# Exercise requirements
The reply should hold only the lines below beginning at the one with "Firefighters rescue an" and ending at the one with "Smoke billows in", copied exactly, with every picture left out.

# Extracted records
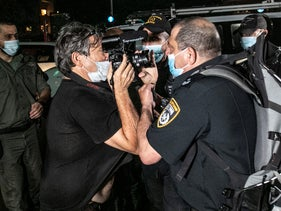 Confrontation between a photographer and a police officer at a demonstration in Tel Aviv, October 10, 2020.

==

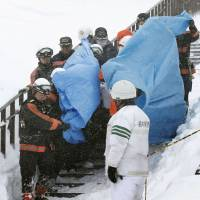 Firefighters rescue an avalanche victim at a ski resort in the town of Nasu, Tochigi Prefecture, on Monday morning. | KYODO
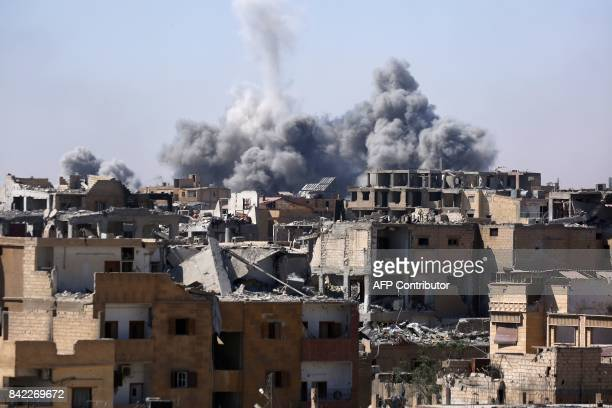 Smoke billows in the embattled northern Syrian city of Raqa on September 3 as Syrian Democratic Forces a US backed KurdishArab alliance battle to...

...

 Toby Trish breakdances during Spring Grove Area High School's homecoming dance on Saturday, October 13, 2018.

# Response to the task
 Firefighters rescue an avalanche victim at a ski resort in the town of Nasu, Tochigi Prefecture, on Monday morning. | KYODO
 Smoke billows in the embattled northern Syrian city of Raqa on September 3 as Syrian Democratic Forces a US backed KurdishArab alliance battle to...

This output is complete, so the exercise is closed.